[Exercise brief]: Could you repeat the data word for word while skipping the pictures?

[Recorded information]:
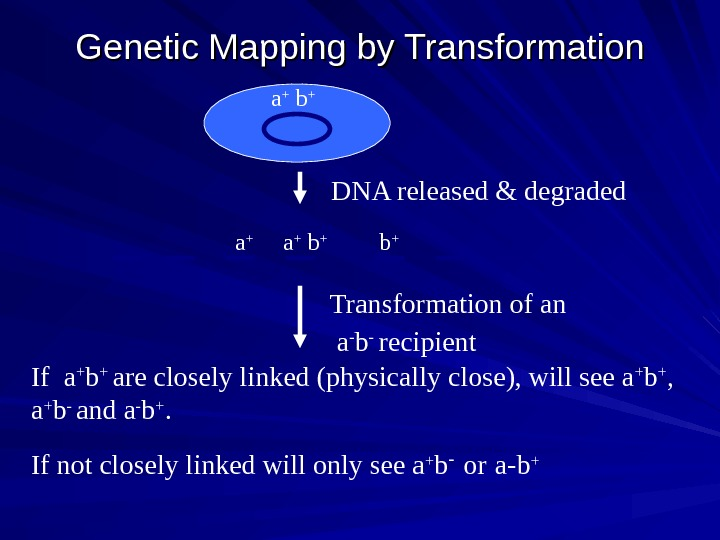 Genetic Mapping by Transformation a + b + b + a + Transformation of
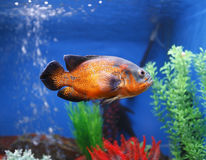 Oscar fish. In colorful aquarium tank Stock Images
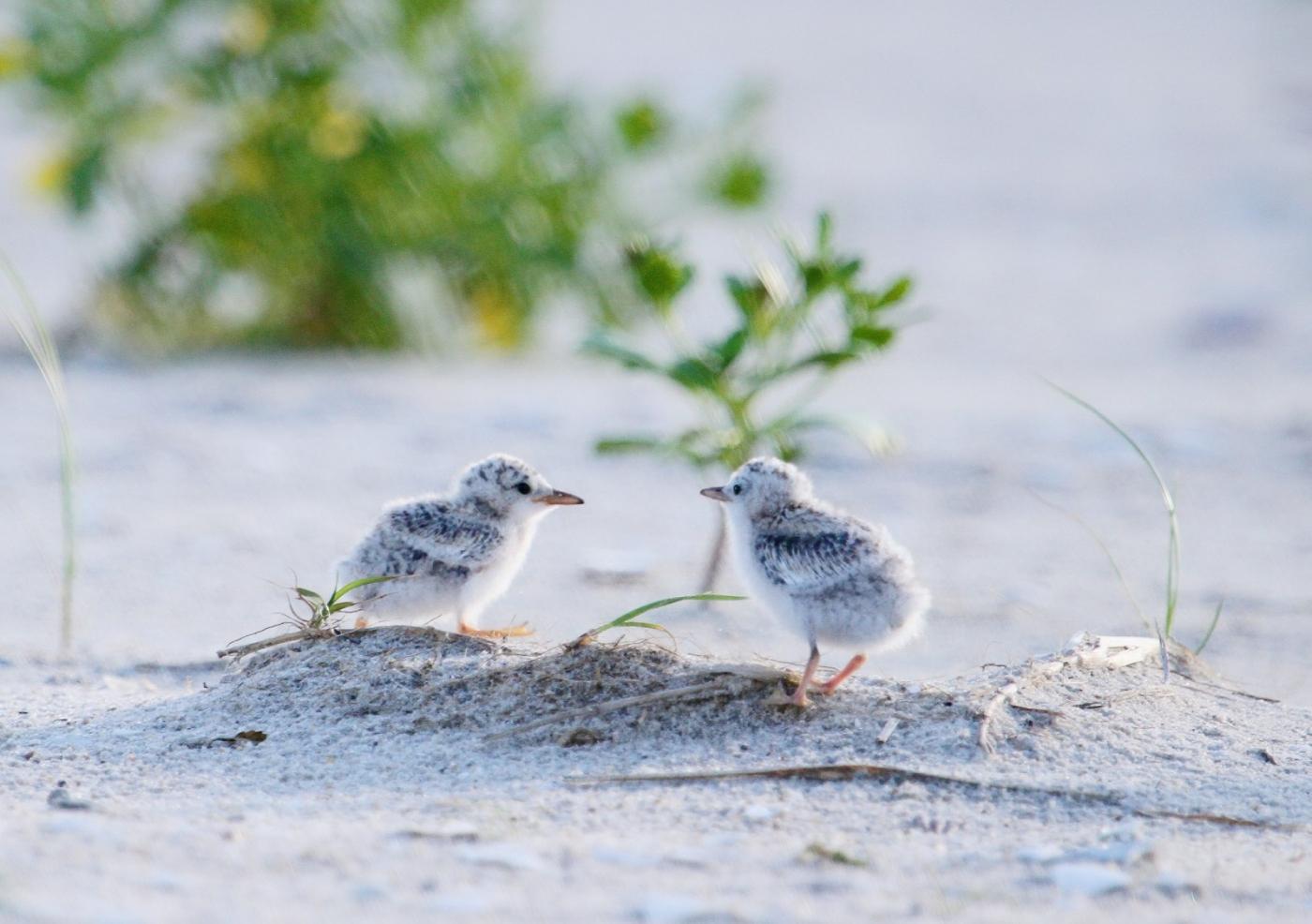 【田螺摄影】黄嘴燕鸥整个出生成长的过程_图1-26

[Answer box]:
 Genetic Mapping by Transformation a + b + b + a + Transformation of
 Oscar fish. In colorful aquarium tank Stock Images
 【田螺摄影】黄嘴燕鸥整个出生成长的过程_图1-26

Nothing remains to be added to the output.